Being the moderate Republican that he was, Baker devoted his time to investigating both sides of the dispute before making his decision. The true turning point came when Baker traveled to Panama with colleagues. While meeting with “Panamanians from all walks of life,” Baker saw the chaos that could erupt in Panama if the treaties were rejected. Furthermore, American commanders warned that rejection might very well lead to “further [anti-American] sentiment and propel sabotage against the canal” (Annis 130). After returning to the White House on January 16, 1978, Baker notified Carter that he would support the treaties if some amendments were made. Before making his final decision, Baker conversed with his staff, seeking to predict the implications his stance would have on his presidential hopes for 1980. He was informed that the Republicans would never nominate him. Baker replied, “So be it” (qtd. in Gerstenzang).

Unsurprisingly, Baker’s decision was met with a torrent of criticism across the country. He received 64,000 letters in two months, ninety-eight percent of which contained messages from those opposing the treaties. Twelve House Republicans requested that Baker abdicate his leadership, writing, “You have no right, to use that office as a means of advancing the treaties against the wishes of our party and the American people” (qtd. in Annis 131). The backlash Baker received reflects Kennedy’s statement that “the courage required of the Senator [to defy] the angry power of the very constituents who control his future” is perhaps the greatest political test of all (Kennedy 222).

In February of 1978, vociferous debate over the ratification of the Panama treaties finally began on the Senate floor (Annis 131). Baker worked closely with Democratic Senator Robert Byrd from West Virginia to produce the Byrd-Baker leadership amendment. In March and April of 1978, the Panama Canal treaties with the amendments were passed in the Senate “with one vote more than needed to enter the two-thirds threshold” (Ornstein). President Carter lauded Baker for “being so courageous in a time when it was not easy” (qtd. in Beasley). Of the twenty senators who voted for the Panama Canal treaties and were up for reelection in 1978, only seven returned to the Senate the following year. Needless to say, Baker’s support for the treaties cost him the opportunity to obtain his party’s nomination for President in 1980 (Hunt).

In the years after the U.S. gave control of the canal back to Panama, Baker believed that the “canal is doing well, doing better than it ever did when we had it” (qtd. in Beasley). In an interview at the University of Tennessee in 2005, Baker reflected upon his actions in the 1970s, saying that “the United States would be better off ratifying the treaty in the hope that the

Panamanian government could be our friend and ally” (University of Tennessee). He further added, “The country is [now] genuinely our friend… so I think it was the right decision.” While Baker essentially sacrificed his political career, he made the right decision and achieved an important moral victory.
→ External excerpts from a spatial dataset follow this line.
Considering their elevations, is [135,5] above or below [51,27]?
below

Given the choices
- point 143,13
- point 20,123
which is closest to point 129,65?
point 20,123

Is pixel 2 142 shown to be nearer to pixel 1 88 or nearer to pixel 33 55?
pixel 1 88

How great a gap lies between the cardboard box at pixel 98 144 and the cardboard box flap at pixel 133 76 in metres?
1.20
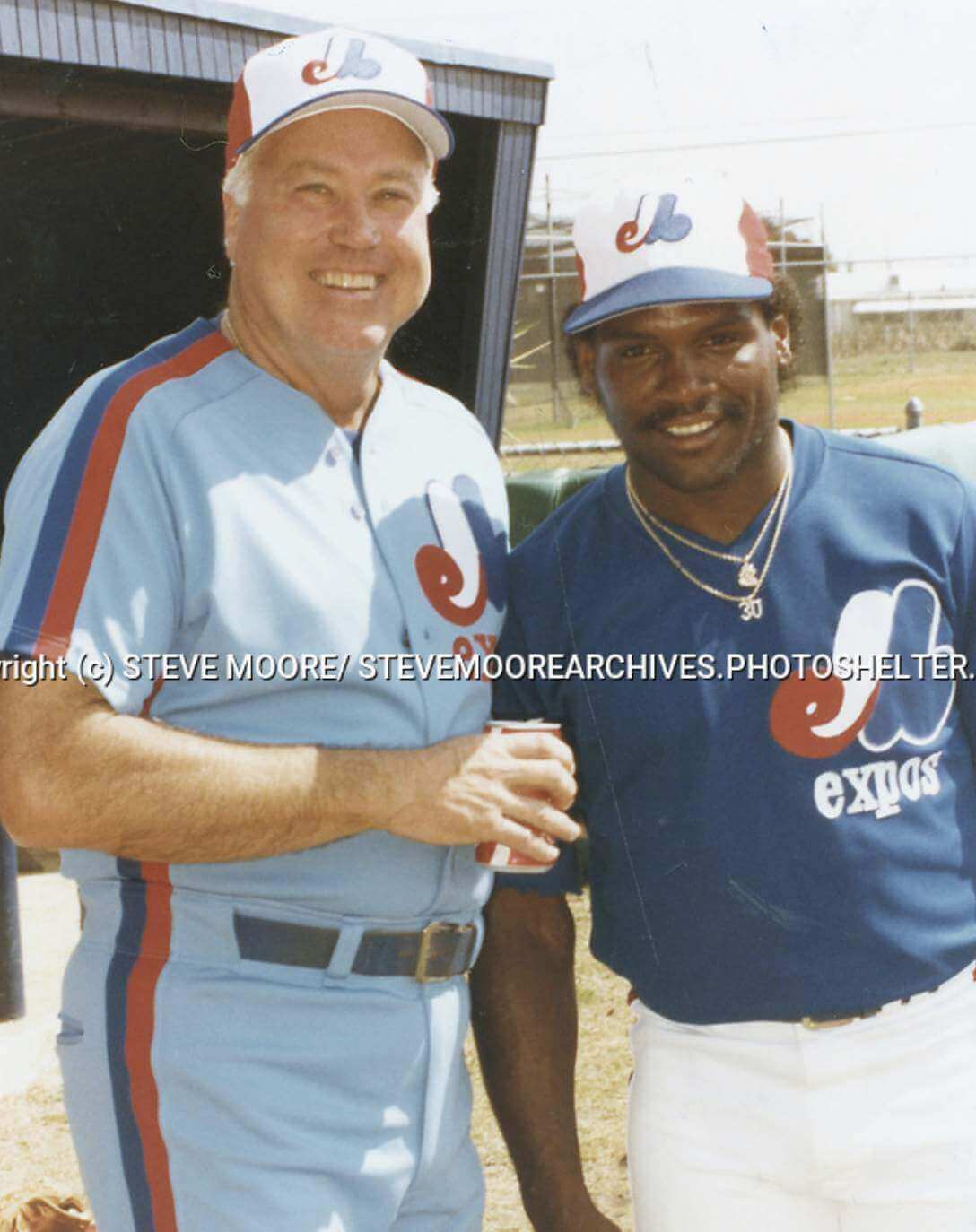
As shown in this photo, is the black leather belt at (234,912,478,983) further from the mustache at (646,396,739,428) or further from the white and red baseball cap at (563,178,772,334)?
the white and red baseball cap at (563,178,772,334)

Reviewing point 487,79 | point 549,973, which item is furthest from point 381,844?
point 487,79

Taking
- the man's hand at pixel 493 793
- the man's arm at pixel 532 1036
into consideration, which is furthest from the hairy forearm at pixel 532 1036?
the man's hand at pixel 493 793

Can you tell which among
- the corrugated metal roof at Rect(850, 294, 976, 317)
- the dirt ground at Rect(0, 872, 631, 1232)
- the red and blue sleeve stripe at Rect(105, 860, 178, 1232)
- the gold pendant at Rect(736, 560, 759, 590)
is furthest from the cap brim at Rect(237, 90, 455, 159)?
the corrugated metal roof at Rect(850, 294, 976, 317)

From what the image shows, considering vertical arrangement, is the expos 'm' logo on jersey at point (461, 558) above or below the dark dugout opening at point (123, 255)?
below

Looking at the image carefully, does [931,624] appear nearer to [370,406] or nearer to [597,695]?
[597,695]

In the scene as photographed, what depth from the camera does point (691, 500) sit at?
2.19 metres

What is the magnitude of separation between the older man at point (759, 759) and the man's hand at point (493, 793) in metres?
0.16

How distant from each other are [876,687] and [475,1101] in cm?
323

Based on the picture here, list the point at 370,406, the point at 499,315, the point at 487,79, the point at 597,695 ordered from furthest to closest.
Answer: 1. the point at 499,315
2. the point at 487,79
3. the point at 370,406
4. the point at 597,695

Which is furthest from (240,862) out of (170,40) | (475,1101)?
(170,40)

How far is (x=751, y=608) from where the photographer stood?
209cm

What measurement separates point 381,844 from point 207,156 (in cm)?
433

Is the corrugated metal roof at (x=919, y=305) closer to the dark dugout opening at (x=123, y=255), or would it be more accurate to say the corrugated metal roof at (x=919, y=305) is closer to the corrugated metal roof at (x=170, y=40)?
the dark dugout opening at (x=123, y=255)

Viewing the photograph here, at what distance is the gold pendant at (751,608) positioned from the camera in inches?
82.1
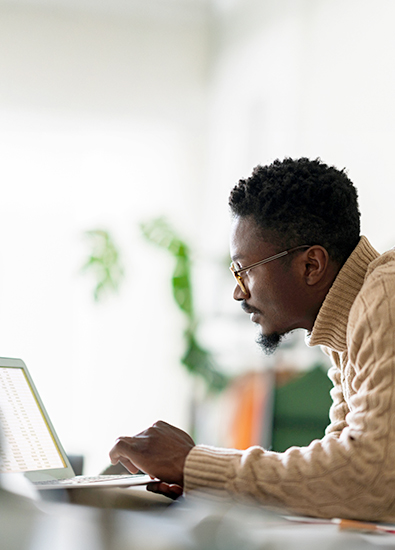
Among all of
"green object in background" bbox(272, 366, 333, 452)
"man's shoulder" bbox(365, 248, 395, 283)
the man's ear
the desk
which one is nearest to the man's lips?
the man's ear

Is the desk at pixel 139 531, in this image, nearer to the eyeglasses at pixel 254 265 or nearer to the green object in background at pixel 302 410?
the eyeglasses at pixel 254 265

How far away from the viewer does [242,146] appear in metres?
4.19

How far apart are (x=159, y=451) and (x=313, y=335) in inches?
15.7

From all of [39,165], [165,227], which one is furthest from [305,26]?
[39,165]

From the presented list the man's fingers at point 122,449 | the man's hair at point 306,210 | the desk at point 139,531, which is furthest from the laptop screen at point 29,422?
the desk at point 139,531

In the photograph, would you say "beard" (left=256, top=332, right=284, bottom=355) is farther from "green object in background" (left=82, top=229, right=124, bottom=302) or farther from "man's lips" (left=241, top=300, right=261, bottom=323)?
"green object in background" (left=82, top=229, right=124, bottom=302)

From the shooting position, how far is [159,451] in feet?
3.45

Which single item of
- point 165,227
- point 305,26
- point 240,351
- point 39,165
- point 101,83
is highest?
point 305,26

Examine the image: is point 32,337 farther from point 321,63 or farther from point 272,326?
point 272,326

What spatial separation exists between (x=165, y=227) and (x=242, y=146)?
0.81 metres

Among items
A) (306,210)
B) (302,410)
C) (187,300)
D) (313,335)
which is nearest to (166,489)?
(313,335)

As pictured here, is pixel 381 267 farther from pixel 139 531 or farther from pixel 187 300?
pixel 187 300

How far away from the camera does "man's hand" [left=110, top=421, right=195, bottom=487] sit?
3.39 feet

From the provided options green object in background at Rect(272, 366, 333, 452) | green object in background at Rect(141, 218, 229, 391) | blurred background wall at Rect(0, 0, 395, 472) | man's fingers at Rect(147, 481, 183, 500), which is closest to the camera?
man's fingers at Rect(147, 481, 183, 500)
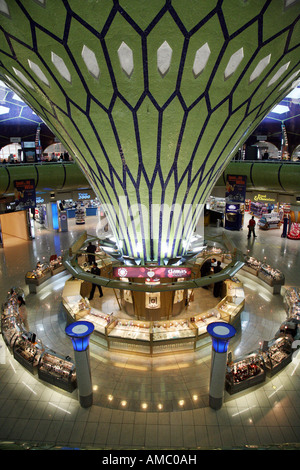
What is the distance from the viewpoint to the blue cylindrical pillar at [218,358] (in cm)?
568

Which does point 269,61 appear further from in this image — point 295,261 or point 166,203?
point 295,261

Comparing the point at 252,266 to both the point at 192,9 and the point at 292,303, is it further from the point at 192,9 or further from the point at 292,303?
the point at 192,9

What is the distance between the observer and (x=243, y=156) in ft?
64.4

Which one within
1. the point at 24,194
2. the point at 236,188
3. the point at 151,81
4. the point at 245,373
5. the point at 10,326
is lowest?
the point at 245,373

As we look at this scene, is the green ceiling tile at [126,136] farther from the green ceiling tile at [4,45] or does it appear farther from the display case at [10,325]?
the display case at [10,325]

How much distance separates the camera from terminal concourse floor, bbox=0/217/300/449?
18.1 feet

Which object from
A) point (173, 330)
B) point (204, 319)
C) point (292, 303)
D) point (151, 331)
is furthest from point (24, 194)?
point (292, 303)

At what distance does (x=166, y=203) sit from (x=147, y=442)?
4992 mm

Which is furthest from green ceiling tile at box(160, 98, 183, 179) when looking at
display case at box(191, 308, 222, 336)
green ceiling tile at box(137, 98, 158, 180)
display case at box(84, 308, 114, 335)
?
display case at box(84, 308, 114, 335)

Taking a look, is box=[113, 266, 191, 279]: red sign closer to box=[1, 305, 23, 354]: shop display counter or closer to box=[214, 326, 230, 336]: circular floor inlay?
box=[214, 326, 230, 336]: circular floor inlay

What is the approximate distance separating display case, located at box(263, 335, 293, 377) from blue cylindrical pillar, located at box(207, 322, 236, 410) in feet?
4.77

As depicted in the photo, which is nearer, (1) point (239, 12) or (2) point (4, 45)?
(1) point (239, 12)

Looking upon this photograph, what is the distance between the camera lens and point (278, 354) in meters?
7.18

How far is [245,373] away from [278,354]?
1.12 metres
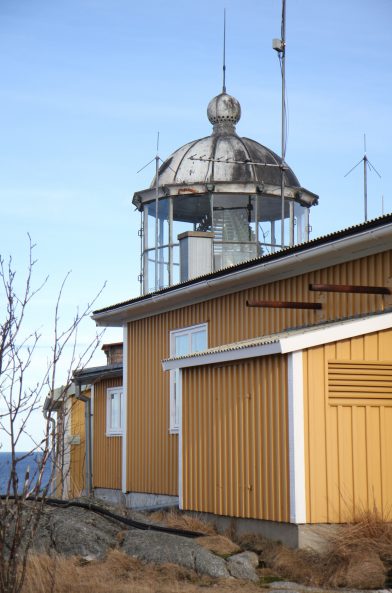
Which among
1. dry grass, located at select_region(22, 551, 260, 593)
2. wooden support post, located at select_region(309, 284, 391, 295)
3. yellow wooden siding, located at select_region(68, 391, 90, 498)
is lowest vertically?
dry grass, located at select_region(22, 551, 260, 593)

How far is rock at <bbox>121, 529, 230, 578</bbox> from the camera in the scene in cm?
1061

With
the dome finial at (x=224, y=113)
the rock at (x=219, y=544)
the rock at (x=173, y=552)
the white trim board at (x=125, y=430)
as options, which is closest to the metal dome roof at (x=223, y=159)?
the dome finial at (x=224, y=113)

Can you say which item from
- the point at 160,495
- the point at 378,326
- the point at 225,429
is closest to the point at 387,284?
the point at 378,326

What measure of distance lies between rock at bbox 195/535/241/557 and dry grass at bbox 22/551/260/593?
86cm

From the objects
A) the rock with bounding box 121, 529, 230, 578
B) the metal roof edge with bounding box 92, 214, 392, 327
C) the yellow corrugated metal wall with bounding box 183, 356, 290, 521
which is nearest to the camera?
the rock with bounding box 121, 529, 230, 578

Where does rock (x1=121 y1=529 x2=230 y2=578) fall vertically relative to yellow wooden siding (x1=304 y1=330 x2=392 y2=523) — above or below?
below

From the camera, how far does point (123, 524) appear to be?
12.9 metres

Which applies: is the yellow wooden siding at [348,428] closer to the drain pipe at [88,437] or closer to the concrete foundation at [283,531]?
the concrete foundation at [283,531]

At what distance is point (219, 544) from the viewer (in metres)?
11.6

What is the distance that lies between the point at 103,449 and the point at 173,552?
10.2m

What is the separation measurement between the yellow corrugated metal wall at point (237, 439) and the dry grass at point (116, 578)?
1532 mm

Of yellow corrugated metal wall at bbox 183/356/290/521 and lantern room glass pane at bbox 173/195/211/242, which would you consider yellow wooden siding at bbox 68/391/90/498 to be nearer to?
lantern room glass pane at bbox 173/195/211/242

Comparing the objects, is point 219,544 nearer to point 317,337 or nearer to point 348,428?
point 348,428

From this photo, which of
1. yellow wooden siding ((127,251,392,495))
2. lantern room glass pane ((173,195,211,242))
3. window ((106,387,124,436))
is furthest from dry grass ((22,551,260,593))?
lantern room glass pane ((173,195,211,242))
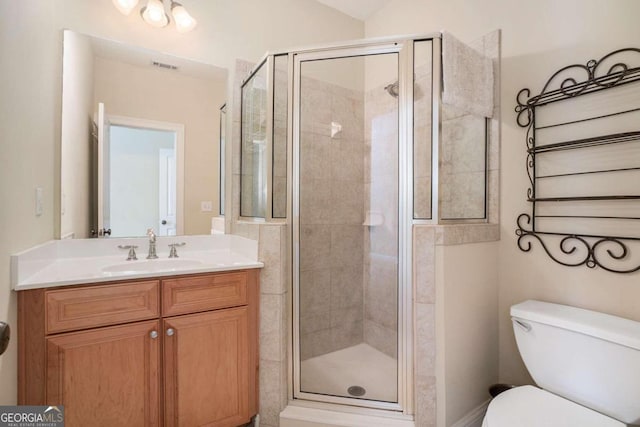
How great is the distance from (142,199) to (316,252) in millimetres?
1079

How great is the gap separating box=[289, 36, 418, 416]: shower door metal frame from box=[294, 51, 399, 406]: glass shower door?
0.05ft

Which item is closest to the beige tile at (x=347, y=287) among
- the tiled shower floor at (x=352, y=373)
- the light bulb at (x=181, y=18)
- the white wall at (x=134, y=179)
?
the tiled shower floor at (x=352, y=373)

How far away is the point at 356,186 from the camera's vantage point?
2049 mm

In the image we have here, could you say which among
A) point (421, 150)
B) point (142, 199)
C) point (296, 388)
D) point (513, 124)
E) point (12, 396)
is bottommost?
point (296, 388)

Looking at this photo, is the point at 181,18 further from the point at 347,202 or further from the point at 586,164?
the point at 586,164

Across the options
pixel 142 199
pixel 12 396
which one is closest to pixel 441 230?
pixel 142 199

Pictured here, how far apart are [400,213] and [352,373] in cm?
111

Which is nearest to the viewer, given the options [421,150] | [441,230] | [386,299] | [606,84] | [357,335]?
[606,84]

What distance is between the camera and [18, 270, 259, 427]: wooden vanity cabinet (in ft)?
3.68

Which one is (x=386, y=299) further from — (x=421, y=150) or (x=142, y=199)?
(x=142, y=199)

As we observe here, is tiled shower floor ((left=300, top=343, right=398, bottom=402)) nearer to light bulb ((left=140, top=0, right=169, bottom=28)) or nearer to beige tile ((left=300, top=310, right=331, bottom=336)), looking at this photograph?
beige tile ((left=300, top=310, right=331, bottom=336))

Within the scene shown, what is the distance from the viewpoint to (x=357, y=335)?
2.16m

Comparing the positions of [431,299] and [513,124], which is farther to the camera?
[513,124]

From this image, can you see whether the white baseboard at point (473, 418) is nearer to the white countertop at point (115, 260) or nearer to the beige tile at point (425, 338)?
the beige tile at point (425, 338)
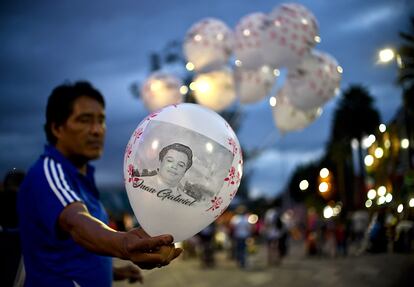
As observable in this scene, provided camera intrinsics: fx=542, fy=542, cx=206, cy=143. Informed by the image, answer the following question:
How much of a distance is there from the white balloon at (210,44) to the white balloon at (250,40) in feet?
1.35

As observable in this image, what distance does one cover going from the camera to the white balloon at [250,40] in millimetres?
7531

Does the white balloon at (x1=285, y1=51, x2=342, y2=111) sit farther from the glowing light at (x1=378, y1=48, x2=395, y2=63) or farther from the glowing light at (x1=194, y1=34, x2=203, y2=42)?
the glowing light at (x1=378, y1=48, x2=395, y2=63)

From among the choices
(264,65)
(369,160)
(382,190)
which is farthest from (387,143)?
(264,65)

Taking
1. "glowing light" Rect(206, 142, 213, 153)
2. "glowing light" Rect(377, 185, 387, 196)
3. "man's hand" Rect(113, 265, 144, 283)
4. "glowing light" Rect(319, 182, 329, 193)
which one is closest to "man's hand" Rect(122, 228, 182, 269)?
"glowing light" Rect(206, 142, 213, 153)

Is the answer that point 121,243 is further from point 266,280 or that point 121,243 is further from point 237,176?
point 266,280

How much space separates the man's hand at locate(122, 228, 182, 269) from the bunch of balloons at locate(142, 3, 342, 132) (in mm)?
5874

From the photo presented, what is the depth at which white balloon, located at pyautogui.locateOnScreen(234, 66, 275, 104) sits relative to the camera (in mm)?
8094

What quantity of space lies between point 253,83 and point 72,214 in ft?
20.8

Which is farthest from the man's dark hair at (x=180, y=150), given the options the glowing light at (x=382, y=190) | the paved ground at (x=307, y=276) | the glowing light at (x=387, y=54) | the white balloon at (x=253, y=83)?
the glowing light at (x=387, y=54)

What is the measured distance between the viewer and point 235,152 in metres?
2.29

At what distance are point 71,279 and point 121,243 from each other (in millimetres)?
724

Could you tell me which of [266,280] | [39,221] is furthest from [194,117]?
[266,280]

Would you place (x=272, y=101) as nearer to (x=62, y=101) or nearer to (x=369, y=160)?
(x=369, y=160)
Howard Baker embodied the true soul of a courageous man, from supporting the Voting Rights Act of 1965 to alienating his fellow conservatives by advocating for the Panama Canal

treaties (Rudin). Columnist Albert Hunt said it best: “Perhaps no politician in modern times has been as qualified to be president but never made it than Howard Henry Baker” (Hunt). Howard Baker’s act of political courage is still recognized and honored today, serving as testament to his legacy that will unequivocally influence and motivate many people for generations to come.